Tuesday, November 09, 2010

`Back Then Time Was Still Harmony'

My brother framed a drawing of the young Schubert for his father-in-law, a German-born lover of Germanic music. I asked if the composer was wearing his trademark glasses, which I’ve always thought resembled an instrument of torture. No, this was a rendering of Schubert at age fourteen, sans specs. Ken asked if I knew that the designer of Schubert’s glasses also built an ear trumpet for Beethoven and invented the metronome -- a wonderful musical convergence and all news to me.

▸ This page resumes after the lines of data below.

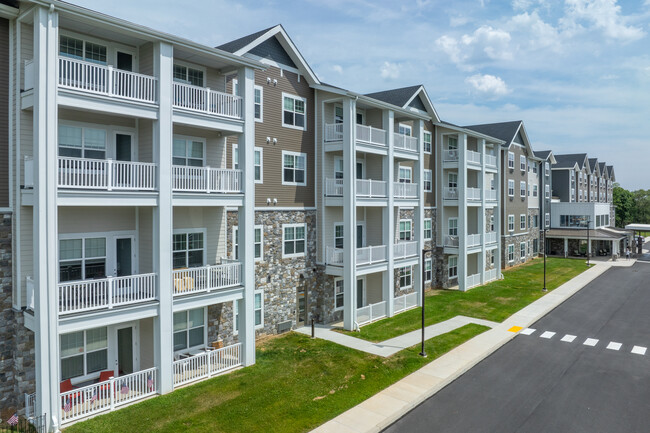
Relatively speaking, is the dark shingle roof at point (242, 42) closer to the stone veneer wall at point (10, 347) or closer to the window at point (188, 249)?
the window at point (188, 249)

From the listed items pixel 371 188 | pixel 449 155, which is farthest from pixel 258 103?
pixel 449 155

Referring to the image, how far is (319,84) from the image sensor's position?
74.3 ft

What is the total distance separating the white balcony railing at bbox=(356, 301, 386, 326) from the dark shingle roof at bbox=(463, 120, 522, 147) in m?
26.5

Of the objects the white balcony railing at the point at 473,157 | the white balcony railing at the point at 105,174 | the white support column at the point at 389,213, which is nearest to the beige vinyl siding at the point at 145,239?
the white balcony railing at the point at 105,174

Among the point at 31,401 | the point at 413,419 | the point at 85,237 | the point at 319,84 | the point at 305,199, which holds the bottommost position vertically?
the point at 413,419

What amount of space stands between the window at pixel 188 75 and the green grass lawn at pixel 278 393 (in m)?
11.7

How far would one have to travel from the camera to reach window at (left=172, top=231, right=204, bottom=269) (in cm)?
1720

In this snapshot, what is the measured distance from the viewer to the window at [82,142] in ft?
46.6

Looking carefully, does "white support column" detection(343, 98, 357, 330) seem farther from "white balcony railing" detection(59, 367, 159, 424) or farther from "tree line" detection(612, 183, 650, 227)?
"tree line" detection(612, 183, 650, 227)

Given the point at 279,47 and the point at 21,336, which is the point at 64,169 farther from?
the point at 279,47

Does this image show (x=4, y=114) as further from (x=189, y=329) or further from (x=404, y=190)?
(x=404, y=190)

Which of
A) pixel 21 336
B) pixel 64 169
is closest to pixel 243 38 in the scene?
pixel 64 169

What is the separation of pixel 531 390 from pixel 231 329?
40.0ft

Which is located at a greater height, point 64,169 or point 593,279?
point 64,169
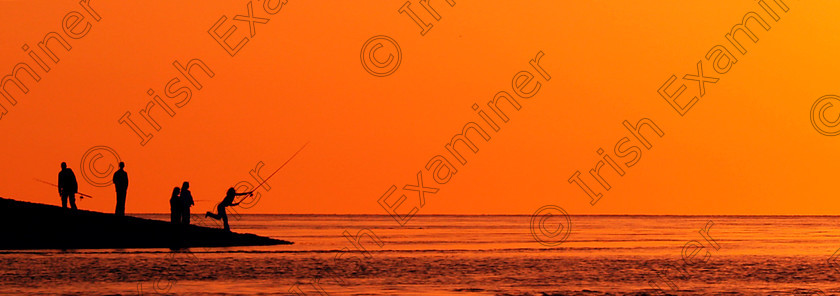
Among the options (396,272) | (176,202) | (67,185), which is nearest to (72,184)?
(67,185)

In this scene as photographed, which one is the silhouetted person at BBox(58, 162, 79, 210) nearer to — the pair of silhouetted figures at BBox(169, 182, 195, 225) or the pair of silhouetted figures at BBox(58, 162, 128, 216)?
the pair of silhouetted figures at BBox(58, 162, 128, 216)

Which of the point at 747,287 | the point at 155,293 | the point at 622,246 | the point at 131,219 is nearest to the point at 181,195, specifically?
the point at 131,219

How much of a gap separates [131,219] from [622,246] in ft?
89.6

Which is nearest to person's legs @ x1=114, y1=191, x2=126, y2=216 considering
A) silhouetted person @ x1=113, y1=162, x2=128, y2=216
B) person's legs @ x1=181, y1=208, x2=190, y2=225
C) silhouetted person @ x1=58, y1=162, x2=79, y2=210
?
silhouetted person @ x1=113, y1=162, x2=128, y2=216

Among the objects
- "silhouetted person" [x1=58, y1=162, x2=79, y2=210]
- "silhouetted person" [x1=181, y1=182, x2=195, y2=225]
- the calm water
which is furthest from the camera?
"silhouetted person" [x1=181, y1=182, x2=195, y2=225]

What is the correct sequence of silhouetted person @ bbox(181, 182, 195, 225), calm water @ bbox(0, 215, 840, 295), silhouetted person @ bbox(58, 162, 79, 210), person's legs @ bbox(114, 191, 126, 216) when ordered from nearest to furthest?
calm water @ bbox(0, 215, 840, 295), silhouetted person @ bbox(58, 162, 79, 210), person's legs @ bbox(114, 191, 126, 216), silhouetted person @ bbox(181, 182, 195, 225)

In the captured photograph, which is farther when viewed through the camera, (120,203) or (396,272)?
(120,203)

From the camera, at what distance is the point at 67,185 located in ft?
138

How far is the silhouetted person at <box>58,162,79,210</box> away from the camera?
136ft

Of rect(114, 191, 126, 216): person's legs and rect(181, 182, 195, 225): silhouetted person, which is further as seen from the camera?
rect(181, 182, 195, 225): silhouetted person

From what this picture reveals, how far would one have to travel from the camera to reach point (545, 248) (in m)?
61.8

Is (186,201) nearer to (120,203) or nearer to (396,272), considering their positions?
(120,203)

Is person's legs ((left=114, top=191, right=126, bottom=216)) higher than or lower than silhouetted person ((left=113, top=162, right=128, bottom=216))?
lower

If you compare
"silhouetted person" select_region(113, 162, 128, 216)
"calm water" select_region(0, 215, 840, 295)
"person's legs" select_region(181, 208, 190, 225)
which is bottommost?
"calm water" select_region(0, 215, 840, 295)
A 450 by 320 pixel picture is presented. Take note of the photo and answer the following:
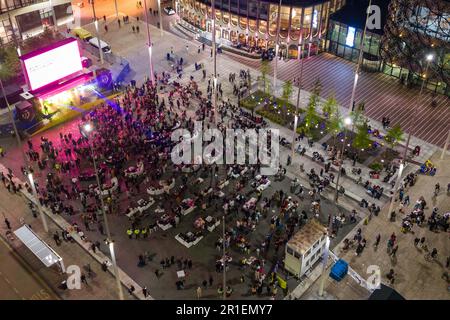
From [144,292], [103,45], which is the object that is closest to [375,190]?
[144,292]

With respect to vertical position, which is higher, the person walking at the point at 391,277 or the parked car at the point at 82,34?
the parked car at the point at 82,34

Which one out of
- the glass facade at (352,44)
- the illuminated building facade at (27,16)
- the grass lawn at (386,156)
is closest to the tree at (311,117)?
the grass lawn at (386,156)

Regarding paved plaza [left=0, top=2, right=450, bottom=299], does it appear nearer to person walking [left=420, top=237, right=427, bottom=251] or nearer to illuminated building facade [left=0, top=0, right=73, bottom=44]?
person walking [left=420, top=237, right=427, bottom=251]

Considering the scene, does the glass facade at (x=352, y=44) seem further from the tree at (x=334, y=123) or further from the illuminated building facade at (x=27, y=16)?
the illuminated building facade at (x=27, y=16)

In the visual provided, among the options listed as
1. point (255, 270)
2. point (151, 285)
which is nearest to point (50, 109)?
point (151, 285)

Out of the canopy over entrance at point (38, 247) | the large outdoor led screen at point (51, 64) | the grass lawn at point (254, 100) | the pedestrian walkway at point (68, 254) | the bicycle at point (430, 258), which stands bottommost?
the pedestrian walkway at point (68, 254)

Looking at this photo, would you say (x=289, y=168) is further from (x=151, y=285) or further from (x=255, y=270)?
(x=151, y=285)
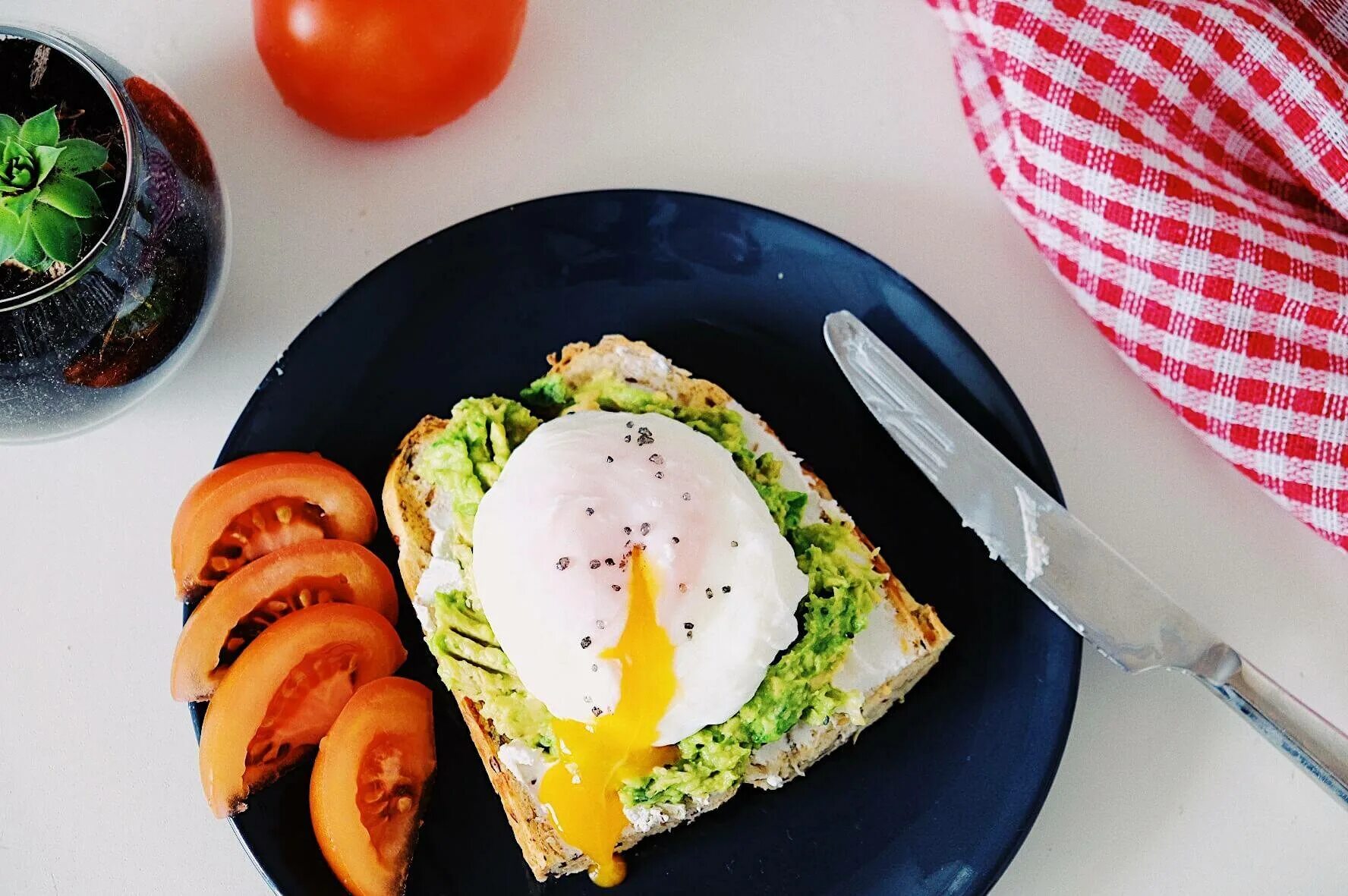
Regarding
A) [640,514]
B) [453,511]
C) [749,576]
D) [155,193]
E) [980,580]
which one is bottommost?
[980,580]

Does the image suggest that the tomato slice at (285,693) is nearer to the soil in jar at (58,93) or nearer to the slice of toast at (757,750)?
the slice of toast at (757,750)

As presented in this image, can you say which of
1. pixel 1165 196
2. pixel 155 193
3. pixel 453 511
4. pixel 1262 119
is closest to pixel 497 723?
pixel 453 511

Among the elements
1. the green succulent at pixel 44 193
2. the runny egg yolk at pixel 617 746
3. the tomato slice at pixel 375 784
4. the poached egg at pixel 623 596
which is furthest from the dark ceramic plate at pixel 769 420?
the green succulent at pixel 44 193

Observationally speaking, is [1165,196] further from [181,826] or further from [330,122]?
[181,826]

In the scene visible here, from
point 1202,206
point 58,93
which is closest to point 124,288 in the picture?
point 58,93

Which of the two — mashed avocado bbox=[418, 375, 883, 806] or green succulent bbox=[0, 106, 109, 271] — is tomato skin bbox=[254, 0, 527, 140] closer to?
green succulent bbox=[0, 106, 109, 271]

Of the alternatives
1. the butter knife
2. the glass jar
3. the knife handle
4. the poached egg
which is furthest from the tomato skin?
the knife handle

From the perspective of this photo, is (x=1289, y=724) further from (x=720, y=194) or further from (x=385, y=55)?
(x=385, y=55)
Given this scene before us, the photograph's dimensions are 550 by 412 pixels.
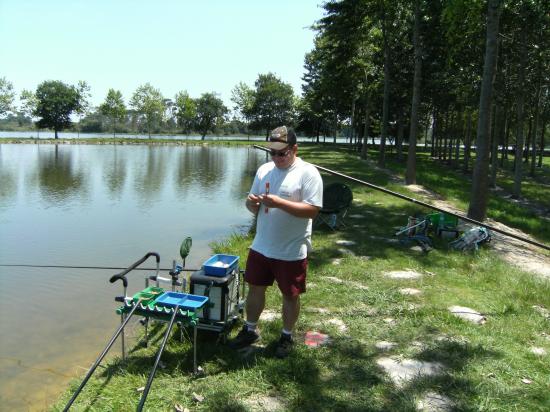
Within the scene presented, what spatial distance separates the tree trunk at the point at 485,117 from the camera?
975 cm

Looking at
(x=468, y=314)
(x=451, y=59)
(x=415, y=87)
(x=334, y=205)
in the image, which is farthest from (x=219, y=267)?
(x=415, y=87)

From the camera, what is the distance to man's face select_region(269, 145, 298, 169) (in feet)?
12.9

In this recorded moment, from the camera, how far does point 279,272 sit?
3996 millimetres

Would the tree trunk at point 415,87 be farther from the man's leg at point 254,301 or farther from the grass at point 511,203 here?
the man's leg at point 254,301

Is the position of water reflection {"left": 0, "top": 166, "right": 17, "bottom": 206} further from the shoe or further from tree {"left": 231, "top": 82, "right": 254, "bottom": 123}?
tree {"left": 231, "top": 82, "right": 254, "bottom": 123}

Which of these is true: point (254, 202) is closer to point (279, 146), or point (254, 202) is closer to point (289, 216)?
point (289, 216)

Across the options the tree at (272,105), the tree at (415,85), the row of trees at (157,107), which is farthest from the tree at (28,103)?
the tree at (415,85)

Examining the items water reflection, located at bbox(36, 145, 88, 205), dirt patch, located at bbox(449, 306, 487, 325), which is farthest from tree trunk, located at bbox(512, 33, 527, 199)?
water reflection, located at bbox(36, 145, 88, 205)

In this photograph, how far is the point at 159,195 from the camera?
58.0 feet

The inventor in question had a name almost as wondrous: Johann Nepomuk Maelzel, who embodied equal parts engineer, entrepreneur and conman. I hope someone writes his life but “metronome” had stopped me. It’s one of those catalytic words that sets off a chain of associative reactions, in this case sending me back half a century to my Uncle Richard and Aunt Nancy’s basement – black and white linoleum, stacks of National Geographic, a rattan basket beneath the laundry chute into which we once stuffed a parrot, and an upright piano with a black Bakelite metronome ticking on top. Seated at the keyboard, practicing her Czerny études, is my cousin Julie, a secret crush. She was two years my senior and in reveries I imagined we had been kidnapped from a much more refined milieu. Julie always beat me at chess. I know she’s married and worked for Jane Goodall, and I’ve haven’t seen her in forty years, but part of me is still seated on the couch behind her, listening, in love.

She and Chopin, Czerny and metronome, sound a chord of memory, at which point I enter the realm of Donald Justice, poet, musician, magician of memory. Here is “The Pupil” (The Sunset Maker, 1987):

“Picture me, the shy pupil at the door,
One small, tight fist clutching the dread Czerny.
Back then time was still harmony, not money,
And I could spend a whole week practicing for
That moment on the threshold.
Then to take courage,
And enter, and pass among mysterious scents,
And sit quite straight, and with a frail confidence
Assault the keyboard with a childish flourish!

“Only to lose my place, or forget the key,
And almost doubt the very metronome
(Outside, the traffic, the laborers going home),
And still to bear on across Chopin or Brahms,
Stupid and wild with love equally for the storms
Of C# minor and the calms of C.”

1 comment:

Anonymous said...

Lovely post, apparently chaotic, ambling, but actually quite casually controlled and so graceful. i guess the centripetal force is the stubborn and understated individuality of your experience, that it is yours, and so able to assimilate so much else - Schubert, ear trumpets, rattan baskets, a girl called Julie, a poem, music.